Otherwise the representation type is a record type with the same structure and types as the parameter list (positional parameters to positional record fields in the same order and with the same types, named parameters to named record fields with the same name and type, and ignoring whether the parameters are optional or not.)

The type Name is a subtype of the types of StructName1<TypeArgs1> and StructName2<TypeArgs2>. If Name is generic, then Name<TypeArgs> is an immediate subtype of StructName1<TypeArgs1> and StructName2<TypeArgs2> with type arguments inserted appropriately.

A struct type’s representation type must be a subtype of its super-struct-types’ representation types. It’s a compile-time error if the representation type of Name is not a subtype of the representation type of StructName1<TypeArgs1> and StructName2<TypeArgs2>. (This uses proper subtyping, and does not assume type parameters to be covariant. It’s possible for type parameters to be contravariant or invariant, e.g., if they occur in function types in the resulting representation type. If we get variance annotations, we should require the type parameters to be annotated correctly.)

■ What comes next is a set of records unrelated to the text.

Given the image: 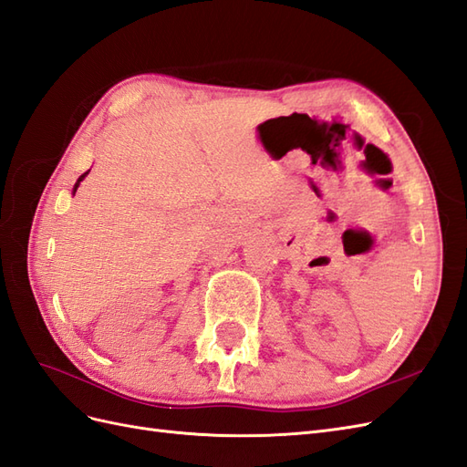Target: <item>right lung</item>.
<instances>
[{"instance_id": "obj_1", "label": "right lung", "mask_w": 467, "mask_h": 467, "mask_svg": "<svg viewBox=\"0 0 467 467\" xmlns=\"http://www.w3.org/2000/svg\"><path fill=\"white\" fill-rule=\"evenodd\" d=\"M85 177H87V173H85V175H80V177H78V182H77V183H75V187H73V195H75V193H77V189H78V185H80V182H82V179H85Z\"/></svg>"}]
</instances>
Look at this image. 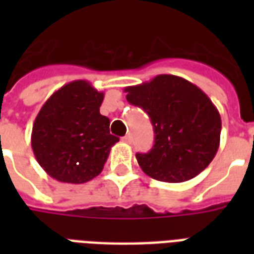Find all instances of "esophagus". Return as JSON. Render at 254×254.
I'll return each mask as SVG.
<instances>
[{
	"instance_id": "obj_1",
	"label": "esophagus",
	"mask_w": 254,
	"mask_h": 254,
	"mask_svg": "<svg viewBox=\"0 0 254 254\" xmlns=\"http://www.w3.org/2000/svg\"><path fill=\"white\" fill-rule=\"evenodd\" d=\"M123 141L125 143H130L131 142V134H130V133H127L125 137H123Z\"/></svg>"
}]
</instances>
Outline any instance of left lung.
Returning a JSON list of instances; mask_svg holds the SVG:
<instances>
[{
  "mask_svg": "<svg viewBox=\"0 0 254 254\" xmlns=\"http://www.w3.org/2000/svg\"><path fill=\"white\" fill-rule=\"evenodd\" d=\"M127 100L142 108L154 127V146L135 154L143 173L157 181H190L212 162L220 145L221 119L204 92L175 75L125 88Z\"/></svg>",
  "mask_w": 254,
  "mask_h": 254,
  "instance_id": "left-lung-1",
  "label": "left lung"
}]
</instances>
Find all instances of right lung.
<instances>
[{
  "instance_id": "obj_1",
  "label": "right lung",
  "mask_w": 254,
  "mask_h": 254,
  "mask_svg": "<svg viewBox=\"0 0 254 254\" xmlns=\"http://www.w3.org/2000/svg\"><path fill=\"white\" fill-rule=\"evenodd\" d=\"M104 92L87 80H73L50 96L35 117L31 147L41 167L63 183L80 185L104 169L119 137L100 115Z\"/></svg>"
}]
</instances>
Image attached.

If the is clause is omitted, the only immediate supertype of Name is Object.

The struct declaration can serve as a container for static members and constructors, which can be accessed as Name.staticMemberName, as usual.

The usual rules against naming conflicts apply, including for the implicit getters of the primary constructor. A struct must also not declare any member with the same name as a member of Object. (Of these, == and hashCode of the representation type works well, but lacking a way to override toString might be an issue.) Finally, a struct must not declare any instance variables.

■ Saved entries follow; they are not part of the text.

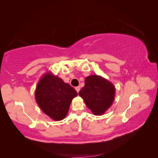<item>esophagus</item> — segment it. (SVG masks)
Returning a JSON list of instances; mask_svg holds the SVG:
<instances>
[{
	"label": "esophagus",
	"instance_id": "obj_1",
	"mask_svg": "<svg viewBox=\"0 0 158 158\" xmlns=\"http://www.w3.org/2000/svg\"><path fill=\"white\" fill-rule=\"evenodd\" d=\"M75 89H76V91L78 93V92H79V91H80V86H76V87L75 88Z\"/></svg>",
	"mask_w": 158,
	"mask_h": 158
}]
</instances>
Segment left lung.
<instances>
[{"label": "left lung", "mask_w": 158, "mask_h": 158, "mask_svg": "<svg viewBox=\"0 0 158 158\" xmlns=\"http://www.w3.org/2000/svg\"><path fill=\"white\" fill-rule=\"evenodd\" d=\"M113 84L103 77L90 75L79 91L86 106L94 115H102L112 106L115 97Z\"/></svg>", "instance_id": "8db88e82"}]
</instances>
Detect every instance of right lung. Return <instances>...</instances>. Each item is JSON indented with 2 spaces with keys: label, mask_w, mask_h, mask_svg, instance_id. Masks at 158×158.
I'll use <instances>...</instances> for the list:
<instances>
[{
  "label": "right lung",
  "mask_w": 158,
  "mask_h": 158,
  "mask_svg": "<svg viewBox=\"0 0 158 158\" xmlns=\"http://www.w3.org/2000/svg\"><path fill=\"white\" fill-rule=\"evenodd\" d=\"M77 95L72 86L51 72L41 77L35 92V100L41 110L55 121L66 117L72 99Z\"/></svg>",
  "instance_id": "obj_1"
}]
</instances>
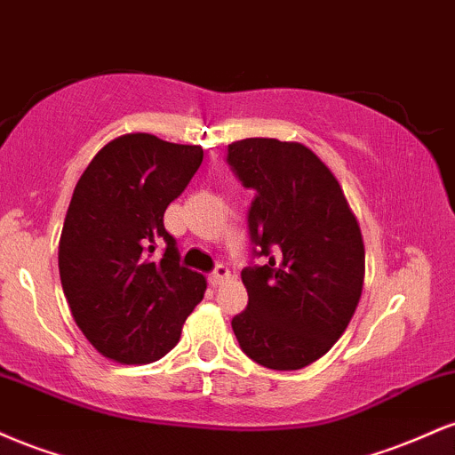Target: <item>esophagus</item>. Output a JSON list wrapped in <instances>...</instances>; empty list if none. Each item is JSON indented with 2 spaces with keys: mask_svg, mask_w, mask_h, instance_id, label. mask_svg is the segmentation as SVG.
<instances>
[{
  "mask_svg": "<svg viewBox=\"0 0 455 455\" xmlns=\"http://www.w3.org/2000/svg\"><path fill=\"white\" fill-rule=\"evenodd\" d=\"M228 275H231V274H228V269L224 267V265H218V267L210 274V284L212 286H220L222 282L228 278Z\"/></svg>",
  "mask_w": 455,
  "mask_h": 455,
  "instance_id": "1",
  "label": "esophagus"
}]
</instances>
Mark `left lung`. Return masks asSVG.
I'll return each instance as SVG.
<instances>
[{
  "mask_svg": "<svg viewBox=\"0 0 455 455\" xmlns=\"http://www.w3.org/2000/svg\"><path fill=\"white\" fill-rule=\"evenodd\" d=\"M227 162L254 190V257L242 271L248 307L233 316L239 347L271 370H299L342 336L363 289L362 231L340 184L312 149L278 139L228 145Z\"/></svg>",
  "mask_w": 455,
  "mask_h": 455,
  "instance_id": "8db88e82",
  "label": "left lung"
}]
</instances>
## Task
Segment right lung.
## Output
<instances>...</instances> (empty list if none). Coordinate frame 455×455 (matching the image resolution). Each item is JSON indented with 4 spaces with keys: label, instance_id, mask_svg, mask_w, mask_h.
Returning a JSON list of instances; mask_svg holds the SVG:
<instances>
[{
    "label": "right lung",
    "instance_id": "add662e5",
    "mask_svg": "<svg viewBox=\"0 0 455 455\" xmlns=\"http://www.w3.org/2000/svg\"><path fill=\"white\" fill-rule=\"evenodd\" d=\"M203 162L201 145L124 134L93 156L68 207L60 278L83 336L117 363H149L180 342L205 275L180 265L164 212ZM165 243L160 261L151 259Z\"/></svg>",
    "mask_w": 455,
    "mask_h": 455
}]
</instances>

The primary constructor syntax introduces an unnamed const constructor with the same parameter list, and it introduces getters for each parameter, with the same name and type. It’s a compile-time error if members includes an unnamed constructor or a non-redirecting generative constructor.

Redirecting generative constructors and factory constructors work as usual.

We resolve an instance member name against a struct type, to either a struct instance member declaration, a conflict, or to nothing, as follows:

  • If the struct type directly declares a member with that name, then that member is the result.

  • If the struct implicitly declares a getter with that name, for a default constructor parameter, then that implicit declaration is the result.

  • Otherwise, recursively do a parallel resolution of the member name against every immediate struct-super-type (the names of the is clause), if any.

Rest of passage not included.